Which is way too slow, so I am not quite sure what is going on. I tried the intrinsic matmul:

--- a/a.f90
+++ b/a.f90
@@ -24,14 +23,7 @@ contains
     subroutine gemv(y, A, x)
     real(dp), intent(out) :: y(:)
     real(dp), intent(in) :: A(:,:), x(:)
-    integer :: i, j, yi
-    do i = 1, size(y)
-        yi = 0
-        do j = 1, size(x)
-            yi = yi + A(j,i) * x(j)
-        end do
-        y(i) = yi
-    end do
+    y = matmul(A, x)
     end subroutine
 
 end program

And that gives:

  N  clock cycles
  32 0.316
  64 0.298
 128 0.315
 256 0.417
 512 0.416
1024 0.442
2048 1.140

I don't trust these numbers yet. To make it reliable, I have to hook it into my benchmark driver, where I compile the kernel as a separate unit, and then just link it in the driver. That way I know for sure the compiler didn't make some optimizations with the iteration loop.

Found the mistake:

--- a/a.f90
+++ b/a.f90
@@ -24,7 +24,8 @@ contains
     subroutine gemv(y, A, x)
     real(dp), intent(out) :: y(:)
     real(dp), intent(in) :: A(:,:), x(:)
-    integer :: i, j, yi
+    integer :: i, j
+    real(dp) :: yi
     do i = 1, size(y)
         yi = 0
         do j = 1, size(x)

Now I am getting 0.499 for N=64.

Nov 06 '21 15:11 certik

I use Apple M1. I installed the macOS Julia, I assume that is Intel based?
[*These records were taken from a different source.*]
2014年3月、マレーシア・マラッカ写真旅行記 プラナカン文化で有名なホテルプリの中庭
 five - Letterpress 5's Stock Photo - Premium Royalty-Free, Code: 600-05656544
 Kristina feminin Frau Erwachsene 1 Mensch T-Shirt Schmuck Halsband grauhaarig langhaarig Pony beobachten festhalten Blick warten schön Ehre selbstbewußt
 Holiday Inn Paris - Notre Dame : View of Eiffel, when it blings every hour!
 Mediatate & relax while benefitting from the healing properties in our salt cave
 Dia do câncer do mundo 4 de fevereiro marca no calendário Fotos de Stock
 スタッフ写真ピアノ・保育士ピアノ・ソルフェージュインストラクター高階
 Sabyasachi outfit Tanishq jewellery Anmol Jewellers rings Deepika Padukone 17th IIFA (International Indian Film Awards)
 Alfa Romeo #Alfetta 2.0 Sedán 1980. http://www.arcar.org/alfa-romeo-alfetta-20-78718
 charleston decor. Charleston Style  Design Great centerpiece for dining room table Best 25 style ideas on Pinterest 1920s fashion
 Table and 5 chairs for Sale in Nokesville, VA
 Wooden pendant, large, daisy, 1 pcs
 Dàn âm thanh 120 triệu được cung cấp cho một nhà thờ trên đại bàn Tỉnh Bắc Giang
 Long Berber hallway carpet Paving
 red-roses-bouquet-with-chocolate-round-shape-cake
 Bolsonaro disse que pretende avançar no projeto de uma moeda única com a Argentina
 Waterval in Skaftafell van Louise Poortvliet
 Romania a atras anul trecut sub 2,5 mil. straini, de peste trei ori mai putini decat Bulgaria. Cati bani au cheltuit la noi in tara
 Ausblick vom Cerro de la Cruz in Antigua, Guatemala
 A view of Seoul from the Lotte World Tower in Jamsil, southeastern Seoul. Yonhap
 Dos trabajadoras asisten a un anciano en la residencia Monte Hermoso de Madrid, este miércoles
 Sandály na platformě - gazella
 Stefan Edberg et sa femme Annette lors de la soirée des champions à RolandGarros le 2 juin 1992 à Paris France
Somehow it works for me.

Yes. You can build Julia 1.7 and 1.8 from source for ARM on macOS, but there are a few issues. By far the most important issue is this. The SVD mentioned in the issue title is just one example. It is pervasive; segmentation faults are common. Many packages, including for example LoopVectorization.jl and Distributions.jl, cannot complete their tests on Mac ARM without segfaulting.

I installed an AArch64 Linux VM on my M1 Mac Mini, and LoopVectorization's tests passed following this commit.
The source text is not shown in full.